In particular, the panel indicated concern about what they called a pattern of events:

… individuals allegedly being abducted or arrested before their killing, and their bodies bearing injuries indicative of torture.

The statement released on 11 January – by the Special Rapporteurs on extrajudicial, summary or arbitrary executions, on the situation of human rights defenders, on torture and other cruel, inhuman, and degrading treatment or punishment, and the Special Rapporteur on freedom of religion or belief – makes for disturbing reading. The cases examined date from March 2017, in addition, there have been allegations of threats to family members and the human rights defenders. This upsurge of “encounter killings”, as they are referred to in India, coincides with the election of a chief minister of the state known for his vitriol against the sizeable Muslim minority in the state – who comprise the overwhelming number of victims of these killings.
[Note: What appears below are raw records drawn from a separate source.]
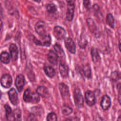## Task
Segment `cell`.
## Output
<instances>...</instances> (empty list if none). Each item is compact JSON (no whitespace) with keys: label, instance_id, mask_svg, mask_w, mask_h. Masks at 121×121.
I'll return each mask as SVG.
<instances>
[{"label":"cell","instance_id":"obj_30","mask_svg":"<svg viewBox=\"0 0 121 121\" xmlns=\"http://www.w3.org/2000/svg\"><path fill=\"white\" fill-rule=\"evenodd\" d=\"M47 121H57V116L55 113L51 112L48 114L46 117Z\"/></svg>","mask_w":121,"mask_h":121},{"label":"cell","instance_id":"obj_27","mask_svg":"<svg viewBox=\"0 0 121 121\" xmlns=\"http://www.w3.org/2000/svg\"><path fill=\"white\" fill-rule=\"evenodd\" d=\"M46 10L48 13L50 14H53L57 11V8L54 3H50L46 5Z\"/></svg>","mask_w":121,"mask_h":121},{"label":"cell","instance_id":"obj_32","mask_svg":"<svg viewBox=\"0 0 121 121\" xmlns=\"http://www.w3.org/2000/svg\"><path fill=\"white\" fill-rule=\"evenodd\" d=\"M26 121H38L37 120V118L35 115V114L32 113H31L27 116V118L26 119Z\"/></svg>","mask_w":121,"mask_h":121},{"label":"cell","instance_id":"obj_1","mask_svg":"<svg viewBox=\"0 0 121 121\" xmlns=\"http://www.w3.org/2000/svg\"><path fill=\"white\" fill-rule=\"evenodd\" d=\"M23 99L25 102L36 104L40 100V95L36 92H32L29 88L25 90L23 96Z\"/></svg>","mask_w":121,"mask_h":121},{"label":"cell","instance_id":"obj_2","mask_svg":"<svg viewBox=\"0 0 121 121\" xmlns=\"http://www.w3.org/2000/svg\"><path fill=\"white\" fill-rule=\"evenodd\" d=\"M33 41L34 43L37 45L49 47L51 44L52 39L51 35L49 34H47L44 36H41L40 40H38L36 39V37H34Z\"/></svg>","mask_w":121,"mask_h":121},{"label":"cell","instance_id":"obj_36","mask_svg":"<svg viewBox=\"0 0 121 121\" xmlns=\"http://www.w3.org/2000/svg\"><path fill=\"white\" fill-rule=\"evenodd\" d=\"M118 46L120 51L121 52V39H120L119 40V43H118Z\"/></svg>","mask_w":121,"mask_h":121},{"label":"cell","instance_id":"obj_13","mask_svg":"<svg viewBox=\"0 0 121 121\" xmlns=\"http://www.w3.org/2000/svg\"><path fill=\"white\" fill-rule=\"evenodd\" d=\"M9 51L11 59L13 61H16L18 59V51L17 46L13 43L10 44L9 46Z\"/></svg>","mask_w":121,"mask_h":121},{"label":"cell","instance_id":"obj_19","mask_svg":"<svg viewBox=\"0 0 121 121\" xmlns=\"http://www.w3.org/2000/svg\"><path fill=\"white\" fill-rule=\"evenodd\" d=\"M43 69L45 74L49 78H52L55 76V70L52 66L46 64L44 65Z\"/></svg>","mask_w":121,"mask_h":121},{"label":"cell","instance_id":"obj_38","mask_svg":"<svg viewBox=\"0 0 121 121\" xmlns=\"http://www.w3.org/2000/svg\"><path fill=\"white\" fill-rule=\"evenodd\" d=\"M117 121H121V116H119L117 120Z\"/></svg>","mask_w":121,"mask_h":121},{"label":"cell","instance_id":"obj_6","mask_svg":"<svg viewBox=\"0 0 121 121\" xmlns=\"http://www.w3.org/2000/svg\"><path fill=\"white\" fill-rule=\"evenodd\" d=\"M53 35L57 39L61 40L64 38L66 35V31L62 26H56L53 28Z\"/></svg>","mask_w":121,"mask_h":121},{"label":"cell","instance_id":"obj_29","mask_svg":"<svg viewBox=\"0 0 121 121\" xmlns=\"http://www.w3.org/2000/svg\"><path fill=\"white\" fill-rule=\"evenodd\" d=\"M110 78L112 80L114 81H116L119 79H121V73L118 72L117 71H114L111 73Z\"/></svg>","mask_w":121,"mask_h":121},{"label":"cell","instance_id":"obj_40","mask_svg":"<svg viewBox=\"0 0 121 121\" xmlns=\"http://www.w3.org/2000/svg\"><path fill=\"white\" fill-rule=\"evenodd\" d=\"M119 63H120V66L121 67V59L120 60H119Z\"/></svg>","mask_w":121,"mask_h":121},{"label":"cell","instance_id":"obj_21","mask_svg":"<svg viewBox=\"0 0 121 121\" xmlns=\"http://www.w3.org/2000/svg\"><path fill=\"white\" fill-rule=\"evenodd\" d=\"M36 93L43 97H48L49 96V92L48 89L43 86H39L36 90Z\"/></svg>","mask_w":121,"mask_h":121},{"label":"cell","instance_id":"obj_7","mask_svg":"<svg viewBox=\"0 0 121 121\" xmlns=\"http://www.w3.org/2000/svg\"><path fill=\"white\" fill-rule=\"evenodd\" d=\"M35 32L41 36L45 35L46 34L45 23L44 21L39 20L37 21L35 26Z\"/></svg>","mask_w":121,"mask_h":121},{"label":"cell","instance_id":"obj_33","mask_svg":"<svg viewBox=\"0 0 121 121\" xmlns=\"http://www.w3.org/2000/svg\"><path fill=\"white\" fill-rule=\"evenodd\" d=\"M83 3L84 7L87 10H89L91 9V3L89 0H84Z\"/></svg>","mask_w":121,"mask_h":121},{"label":"cell","instance_id":"obj_25","mask_svg":"<svg viewBox=\"0 0 121 121\" xmlns=\"http://www.w3.org/2000/svg\"><path fill=\"white\" fill-rule=\"evenodd\" d=\"M61 111L63 115L67 116L72 112L73 109L69 105L64 104L61 108Z\"/></svg>","mask_w":121,"mask_h":121},{"label":"cell","instance_id":"obj_11","mask_svg":"<svg viewBox=\"0 0 121 121\" xmlns=\"http://www.w3.org/2000/svg\"><path fill=\"white\" fill-rule=\"evenodd\" d=\"M9 99L12 104L16 105L18 103V94L14 88H11L8 92Z\"/></svg>","mask_w":121,"mask_h":121},{"label":"cell","instance_id":"obj_41","mask_svg":"<svg viewBox=\"0 0 121 121\" xmlns=\"http://www.w3.org/2000/svg\"><path fill=\"white\" fill-rule=\"evenodd\" d=\"M120 2H121V0H120Z\"/></svg>","mask_w":121,"mask_h":121},{"label":"cell","instance_id":"obj_39","mask_svg":"<svg viewBox=\"0 0 121 121\" xmlns=\"http://www.w3.org/2000/svg\"><path fill=\"white\" fill-rule=\"evenodd\" d=\"M64 121H72V120L71 119H67Z\"/></svg>","mask_w":121,"mask_h":121},{"label":"cell","instance_id":"obj_23","mask_svg":"<svg viewBox=\"0 0 121 121\" xmlns=\"http://www.w3.org/2000/svg\"><path fill=\"white\" fill-rule=\"evenodd\" d=\"M10 55L6 51H3L0 54V60L1 61L5 64H8L10 62Z\"/></svg>","mask_w":121,"mask_h":121},{"label":"cell","instance_id":"obj_35","mask_svg":"<svg viewBox=\"0 0 121 121\" xmlns=\"http://www.w3.org/2000/svg\"><path fill=\"white\" fill-rule=\"evenodd\" d=\"M118 100L120 105L121 106V94H119L118 96Z\"/></svg>","mask_w":121,"mask_h":121},{"label":"cell","instance_id":"obj_8","mask_svg":"<svg viewBox=\"0 0 121 121\" xmlns=\"http://www.w3.org/2000/svg\"><path fill=\"white\" fill-rule=\"evenodd\" d=\"M85 98L86 104L89 106H92L95 104V93L91 91L87 90L85 92Z\"/></svg>","mask_w":121,"mask_h":121},{"label":"cell","instance_id":"obj_18","mask_svg":"<svg viewBox=\"0 0 121 121\" xmlns=\"http://www.w3.org/2000/svg\"><path fill=\"white\" fill-rule=\"evenodd\" d=\"M86 23L90 31L93 33H94V35L95 34L96 36H97L96 35H98V36L99 34H98L97 28L94 21L91 18H88L86 19Z\"/></svg>","mask_w":121,"mask_h":121},{"label":"cell","instance_id":"obj_4","mask_svg":"<svg viewBox=\"0 0 121 121\" xmlns=\"http://www.w3.org/2000/svg\"><path fill=\"white\" fill-rule=\"evenodd\" d=\"M67 9L66 14V19L69 21H72L74 16L75 10V1L74 0H67Z\"/></svg>","mask_w":121,"mask_h":121},{"label":"cell","instance_id":"obj_37","mask_svg":"<svg viewBox=\"0 0 121 121\" xmlns=\"http://www.w3.org/2000/svg\"><path fill=\"white\" fill-rule=\"evenodd\" d=\"M96 121H103V119L101 117H98L97 119H96Z\"/></svg>","mask_w":121,"mask_h":121},{"label":"cell","instance_id":"obj_14","mask_svg":"<svg viewBox=\"0 0 121 121\" xmlns=\"http://www.w3.org/2000/svg\"><path fill=\"white\" fill-rule=\"evenodd\" d=\"M59 71L61 76L63 78L68 77L69 72V68L68 65L64 61H60L59 64Z\"/></svg>","mask_w":121,"mask_h":121},{"label":"cell","instance_id":"obj_17","mask_svg":"<svg viewBox=\"0 0 121 121\" xmlns=\"http://www.w3.org/2000/svg\"><path fill=\"white\" fill-rule=\"evenodd\" d=\"M59 88L60 94L63 98H66L68 97L69 95V88L68 86L65 83L62 82L59 85Z\"/></svg>","mask_w":121,"mask_h":121},{"label":"cell","instance_id":"obj_24","mask_svg":"<svg viewBox=\"0 0 121 121\" xmlns=\"http://www.w3.org/2000/svg\"><path fill=\"white\" fill-rule=\"evenodd\" d=\"M14 121H22V112L19 108L14 109L13 113Z\"/></svg>","mask_w":121,"mask_h":121},{"label":"cell","instance_id":"obj_26","mask_svg":"<svg viewBox=\"0 0 121 121\" xmlns=\"http://www.w3.org/2000/svg\"><path fill=\"white\" fill-rule=\"evenodd\" d=\"M106 23L112 28L114 27V18L112 15L111 13H108L106 17Z\"/></svg>","mask_w":121,"mask_h":121},{"label":"cell","instance_id":"obj_3","mask_svg":"<svg viewBox=\"0 0 121 121\" xmlns=\"http://www.w3.org/2000/svg\"><path fill=\"white\" fill-rule=\"evenodd\" d=\"M74 100L75 104L78 108H81L84 105V98L80 88L77 87L74 91Z\"/></svg>","mask_w":121,"mask_h":121},{"label":"cell","instance_id":"obj_16","mask_svg":"<svg viewBox=\"0 0 121 121\" xmlns=\"http://www.w3.org/2000/svg\"><path fill=\"white\" fill-rule=\"evenodd\" d=\"M58 57H59L56 52H55L52 50H49L47 54V59L52 64H53L54 65H56L57 64Z\"/></svg>","mask_w":121,"mask_h":121},{"label":"cell","instance_id":"obj_10","mask_svg":"<svg viewBox=\"0 0 121 121\" xmlns=\"http://www.w3.org/2000/svg\"><path fill=\"white\" fill-rule=\"evenodd\" d=\"M0 83L1 86L5 88H9L12 83V78L9 74H5L1 78Z\"/></svg>","mask_w":121,"mask_h":121},{"label":"cell","instance_id":"obj_28","mask_svg":"<svg viewBox=\"0 0 121 121\" xmlns=\"http://www.w3.org/2000/svg\"><path fill=\"white\" fill-rule=\"evenodd\" d=\"M78 44L79 46L82 49H84L86 48L87 44V41L86 38L84 36L81 35L80 36V39L78 42Z\"/></svg>","mask_w":121,"mask_h":121},{"label":"cell","instance_id":"obj_9","mask_svg":"<svg viewBox=\"0 0 121 121\" xmlns=\"http://www.w3.org/2000/svg\"><path fill=\"white\" fill-rule=\"evenodd\" d=\"M64 44L67 49L72 54H75L76 47L74 42L70 37H67L64 39Z\"/></svg>","mask_w":121,"mask_h":121},{"label":"cell","instance_id":"obj_15","mask_svg":"<svg viewBox=\"0 0 121 121\" xmlns=\"http://www.w3.org/2000/svg\"><path fill=\"white\" fill-rule=\"evenodd\" d=\"M100 105L103 110H108L111 105V100L110 97L106 95H103L100 103Z\"/></svg>","mask_w":121,"mask_h":121},{"label":"cell","instance_id":"obj_34","mask_svg":"<svg viewBox=\"0 0 121 121\" xmlns=\"http://www.w3.org/2000/svg\"><path fill=\"white\" fill-rule=\"evenodd\" d=\"M117 89L119 92V94H121V82L118 83L117 85Z\"/></svg>","mask_w":121,"mask_h":121},{"label":"cell","instance_id":"obj_12","mask_svg":"<svg viewBox=\"0 0 121 121\" xmlns=\"http://www.w3.org/2000/svg\"><path fill=\"white\" fill-rule=\"evenodd\" d=\"M25 84V77L23 74H20L18 75L15 79V85L18 92H20L22 91Z\"/></svg>","mask_w":121,"mask_h":121},{"label":"cell","instance_id":"obj_20","mask_svg":"<svg viewBox=\"0 0 121 121\" xmlns=\"http://www.w3.org/2000/svg\"><path fill=\"white\" fill-rule=\"evenodd\" d=\"M91 55L92 56V59L94 63H97L100 60V56L99 54L98 50L94 47H92L91 48L90 50Z\"/></svg>","mask_w":121,"mask_h":121},{"label":"cell","instance_id":"obj_5","mask_svg":"<svg viewBox=\"0 0 121 121\" xmlns=\"http://www.w3.org/2000/svg\"><path fill=\"white\" fill-rule=\"evenodd\" d=\"M76 69L78 72L82 76L85 77L87 78H90L91 77V69L89 64H86L82 67H78L76 68Z\"/></svg>","mask_w":121,"mask_h":121},{"label":"cell","instance_id":"obj_22","mask_svg":"<svg viewBox=\"0 0 121 121\" xmlns=\"http://www.w3.org/2000/svg\"><path fill=\"white\" fill-rule=\"evenodd\" d=\"M53 48L59 58H64L65 57V53L63 49L60 45L58 43H56L53 45Z\"/></svg>","mask_w":121,"mask_h":121},{"label":"cell","instance_id":"obj_31","mask_svg":"<svg viewBox=\"0 0 121 121\" xmlns=\"http://www.w3.org/2000/svg\"><path fill=\"white\" fill-rule=\"evenodd\" d=\"M5 110V113H6V116L7 117V119H9V117L11 116L12 114V110L11 107L9 106V105L6 104L4 106Z\"/></svg>","mask_w":121,"mask_h":121}]
</instances>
Unfortunately, extrajudicial killings are not new to India. They have been used in the past by the police and security forces.

In a particularly telling paragraph of the statement, the rapporteurs “highlighted their concern over statements issued by high ranking state government and police officials seeming to incite, justify or sanction killings.” The situation in the state has been taken into account by the Indian Supreme Court, which is to hear the matter in February.

Unfortunately, extrajudicial killings are not new to India. They have been used in the past by the police and security forces in varying contexts – to quell insurgencies such as in the states of Bengal in the 1960s, and in Punjab in the 1980s. Currently, the guise for many of these killings relates to national security offences including terrorism, and in areas of active conflict, such as in Kashmir, states in the North East of India including Manipur, as well as areas of central India affected by the Maoist insurgency.

Such killings are also a regular feature in “ordinary” circumstances, for example in those states that do not have active conflicts (such as Uttar Pradesh) and in the course of regular law enforcement operations. As a result, such killings have not escaped the notice of international rights experts at the United Nations previously, indicated in statements issued in 2012 and 2018.   

A high-profile case filed in 2012 before the Supreme Court of India related to allegations of 1,528 extrajudicial killings in the state of Manipur, which is conflict-affected. The Supreme Court issued a landmark decision in 2016, in which it stated in unequivocal terms the illegality of such actions and the lack of “absolute immunity” in such cases. The court ordered setting up of a special investigation, demanded the head of the Central Bureau of Investigation (India’s federal investigative authority) appear before it, and recommended the active involvement of the National Human Rights Commission.

Despite this highest judicial involvement, there has been slow progress, with a small number of charge-sheets filed. What further complicates cases in conflict areas is the special legislation known as the Armed Forces (Special Powers) Act, 1958 (AFSPA), which requires sanction for prosecution and in effect grants immunity to members of the security forces in designated “disturbed areas”. A petition by certain members of the armed forces arguing for the dismissal of cases filed has been rejected by the Supreme Court. The Manipur case therefore continues.

Another particularly troubling aspect is the way these crimes are valorised in popular culture and by the media. Police with such serious allegations against them are termed “encounter specialists”, and many have been awarded medals as well as financial rewards. So rather than prosecution and punishment, there appears institutional and popular support for these killings.

Ultimately, to curb this rampant criminal practice there needs to be a concerted effort on multiple fronts – the legal, institutional as well as societal. International pressure, such as the recent statement, is an important step in adding to pressure for change.